The UCC’s media justice ministry recognized with the award for its “special contributions to advancing the role of women and persons of colour in the media.

In her speech, Macharia drew a comparison between the GMMP and “a stream that becomes a river as tributaries merge into it, bringing life to the land through which it crosses.”

The GMMP network, which has tens of thousands of volunteers in over 100 countries, has “created a global community of critical media audiences able to read media content from a gender perspective,” said Macharia, who is also WACC’s gender and communication manager. It has amassed “the largest body of statistical data on gender in the news media,” which are used to hold news media accountable for observing journalism standards on fairness, balance and other tenets of professionalism in the industry, she said.
The GMMP is also used to lobby policymakers to include responsibilities of media when enacting gender equality and women’s rights legislation, she added.
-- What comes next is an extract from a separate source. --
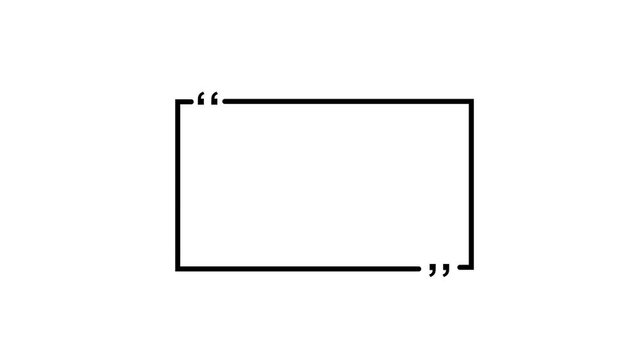 Square quote box animation. Rectangular quote frame icon Motion Graphic animation.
“The GMMP is three things in one: It is a research project, it is an action network and it is an activist movement,” said Macharia. She also quoted media scholar and GMMP pioneer Margaret Gallagher, who described it as  “one of the most far-reaching collective enterprises of the global women’s movement.”

Macharia underscored the importance of the data acquired through GMMP research. “Thanks to the GMMP we now know that out of every four people seen, heard or read about in the mainstream news media globally, only one is a woman,” said Macharia.
Based on trends since 1995, when the first GMMP was organized, “we forecast it will take at least three quarters of a century to reach parity,” she said.
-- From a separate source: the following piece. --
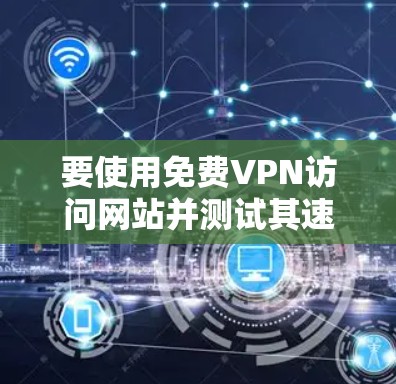 要使用免费VPN访问网站并测试其速度和稳定性,可以按照以下步骤操作 要使用免费VPN访问网站并测试其速度和稳定性,可以按照以下步骤操作
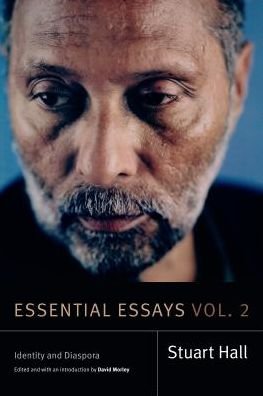 Cover for Stuart Hall · Essential Essays, Volume 2: Identity and Diaspora - Stuart Hall: Selected Writings (Gebundenes Buch) (2019)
GMMP data have also shown, since 2005, that only 37% of news are reported by women, she said. “We are intrigued as to whether this is the global glass ceiling for women’s participation in the profession as reporters.”
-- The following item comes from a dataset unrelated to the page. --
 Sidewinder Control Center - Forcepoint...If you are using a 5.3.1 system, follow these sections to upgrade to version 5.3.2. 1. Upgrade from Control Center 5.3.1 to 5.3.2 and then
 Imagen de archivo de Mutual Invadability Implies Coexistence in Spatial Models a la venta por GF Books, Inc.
Macharia encouraged those gathered at the event to “join us for the 2020 edition to find out.”

Underrepresentation and misrepresentation of women in the news have also crossed over into online news delivery platforms, including Twitter, she said.

The GMMP has also consistently shown that “news media performance on gender equality is more or less identical the world over, whether in the USA, in Uruguay, or in Uganda,” said Macharia.

Macharia paid tribute to the members of the GMMP network, which is drawn from a diverse group from civil society, universities, the media industry and faith groups. “Visualize Indigenous women’s groups from Latin America, communication and journalism students and their professors across Europe, early career journalists in the Middle East, media women’s associations and journalist unions in Africa, feminist research networks in the Caribbean, and women’s NGOs worldwide coming together for this single purpose,” she said.
She also described the GMMP’s ripple effect. “The network convenes for the global monitoring, returning back to their spaces equipped with enhanced skills and resources,” she said. Civil society shares the knowledge gathered from the GMMP and steps up advocacy, the academia uses them to teach and enhance research, and media development spaces use them to help journalists “discover the gender dimensions in their stories,” said Macharia.

The award received by the GMMP is named after Donald McGannon, an award-winning broadcast industry executive who advocated for social responsibility in the media.

Cayden Mak, executive director of 18MillionRising, received the Everett C. Parker Award for his work in providing a voice to persons of colour and other underrepresented communities.  

The Parker Lecture was created in 1982 to recognize the Rev. Dr. Parker’s pioneering work as an advocate for the public’s rights in broadcasting. Parker, a former director of WACC, founded the UCC’s Office of Communication, Inc., 60 years ago to successfully challenge the broadcast license of a Jackson, Mississippi, television station for failing to serve the public interest and cover the local African-American community.